[Image and question records]
-------

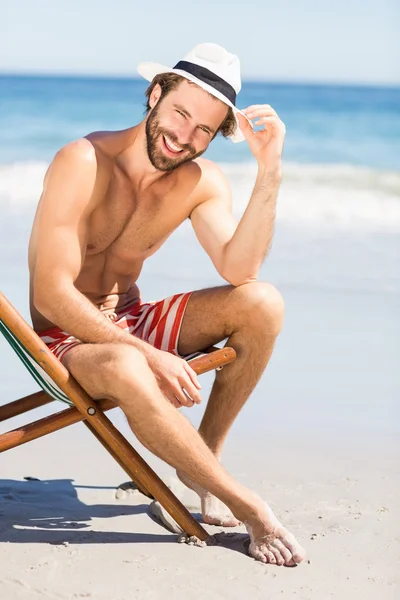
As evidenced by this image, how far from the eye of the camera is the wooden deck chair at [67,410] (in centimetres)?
310

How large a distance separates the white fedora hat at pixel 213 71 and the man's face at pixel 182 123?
3 centimetres

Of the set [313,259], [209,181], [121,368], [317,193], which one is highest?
[209,181]

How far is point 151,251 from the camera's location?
12.8ft

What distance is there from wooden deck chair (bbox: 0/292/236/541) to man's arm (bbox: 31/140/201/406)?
19 centimetres

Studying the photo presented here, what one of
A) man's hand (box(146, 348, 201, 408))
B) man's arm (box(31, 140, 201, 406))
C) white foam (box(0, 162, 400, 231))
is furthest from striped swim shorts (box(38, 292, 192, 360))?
white foam (box(0, 162, 400, 231))

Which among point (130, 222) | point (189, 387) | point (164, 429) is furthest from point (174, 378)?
point (130, 222)

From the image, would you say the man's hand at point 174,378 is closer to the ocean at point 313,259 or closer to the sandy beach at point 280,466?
the sandy beach at point 280,466

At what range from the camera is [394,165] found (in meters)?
16.3

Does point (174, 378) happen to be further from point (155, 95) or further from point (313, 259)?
point (313, 259)

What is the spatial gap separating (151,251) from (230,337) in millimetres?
544

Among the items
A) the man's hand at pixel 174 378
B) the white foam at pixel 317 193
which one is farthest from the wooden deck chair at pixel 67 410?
the white foam at pixel 317 193

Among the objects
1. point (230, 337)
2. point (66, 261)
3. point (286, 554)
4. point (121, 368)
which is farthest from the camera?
point (230, 337)

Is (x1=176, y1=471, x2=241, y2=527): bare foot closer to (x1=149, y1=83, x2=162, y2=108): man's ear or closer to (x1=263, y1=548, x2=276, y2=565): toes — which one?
(x1=263, y1=548, x2=276, y2=565): toes

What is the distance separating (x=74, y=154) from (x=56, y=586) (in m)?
1.39
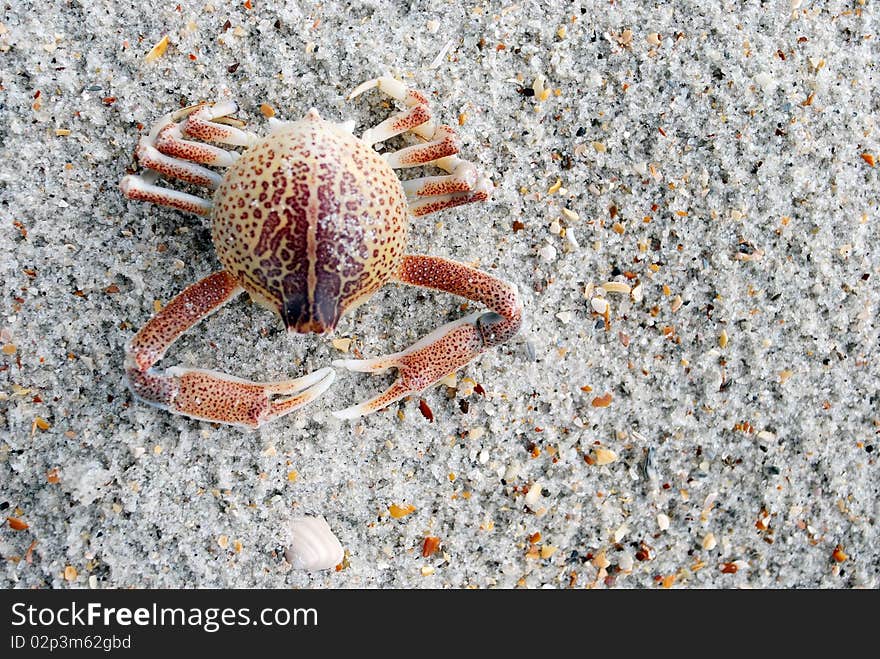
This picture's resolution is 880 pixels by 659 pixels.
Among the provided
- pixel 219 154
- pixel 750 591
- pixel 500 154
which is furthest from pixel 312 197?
pixel 750 591

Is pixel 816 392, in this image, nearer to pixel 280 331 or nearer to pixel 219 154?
pixel 280 331

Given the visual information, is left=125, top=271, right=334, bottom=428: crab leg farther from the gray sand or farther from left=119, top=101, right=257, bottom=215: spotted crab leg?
left=119, top=101, right=257, bottom=215: spotted crab leg

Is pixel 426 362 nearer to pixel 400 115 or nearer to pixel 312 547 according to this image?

-------

- [Your task] Transcribe all of the records above character for character. Exclude the pictures.

- [Solution to the exercise]
As evidenced by this image, how far from the eye of the camera is the wooden deck chair at [67,410] (in centimetres)?
310

How large a distance separates the white fedora hat at pixel 213 71 and the man's face at pixel 182 123?
3 centimetres

Of the set [313,259], [209,181], [121,368], [317,193], which one is highest?
[209,181]

How far is point 151,251 from the camera's location?
12.8ft

What distance is there from wooden deck chair (bbox: 0/292/236/541) to man's arm (bbox: 31/140/201/406)?
19 centimetres

Studying the photo presented here, what one of
A) man's hand (box(146, 348, 201, 408))
B) man's arm (box(31, 140, 201, 406))
C) white foam (box(0, 162, 400, 231))
is furthest from striped swim shorts (box(38, 292, 192, 360))?
white foam (box(0, 162, 400, 231))

Which among point (130, 222) | point (189, 387) | point (164, 429) is furthest from point (174, 378)?
point (130, 222)

From the image, would you say the man's hand at point 174,378 is closer to the ocean at point 313,259 or closer to the sandy beach at point 280,466?
the sandy beach at point 280,466

At what range from the camera is [394,165] found (in meters)?
16.3

Does point (174, 378) happen to be further from point (155, 95) or further from point (313, 259)?
point (313, 259)

What is the spatial gap separating (151,251) from (230,337) in millimetres?
544

Among the items
A) the man's hand at pixel 174 378
B) the white foam at pixel 317 193
which one is farthest from the wooden deck chair at pixel 67 410?
the white foam at pixel 317 193

Among the objects
1. point (230, 337)
2. point (66, 261)
3. point (286, 554)
4. point (121, 368)
which is farthest from the camera?
point (230, 337)

Is (x1=176, y1=471, x2=241, y2=527): bare foot closer to (x1=149, y1=83, x2=162, y2=108): man's ear or closer to (x1=263, y1=548, x2=276, y2=565): toes — which one?
(x1=263, y1=548, x2=276, y2=565): toes

What is the distance separating (x=74, y=154) from (x=56, y=586) (in m)?
1.39
This picture's resolution is 880 pixels by 659 pixels.
Among the provided
- pixel 219 154
- pixel 750 591
- pixel 500 154
which is furthest from pixel 312 197?
pixel 750 591

Is pixel 816 392, in this image, nearer to pixel 280 331 or nearer to pixel 219 154?
pixel 280 331

Given the visual information, is left=125, top=271, right=334, bottom=428: crab leg farther from the gray sand or farther from left=119, top=101, right=257, bottom=215: spotted crab leg?
left=119, top=101, right=257, bottom=215: spotted crab leg

Is pixel 426 362 nearer to pixel 400 115 or nearer to pixel 312 547 according to this image?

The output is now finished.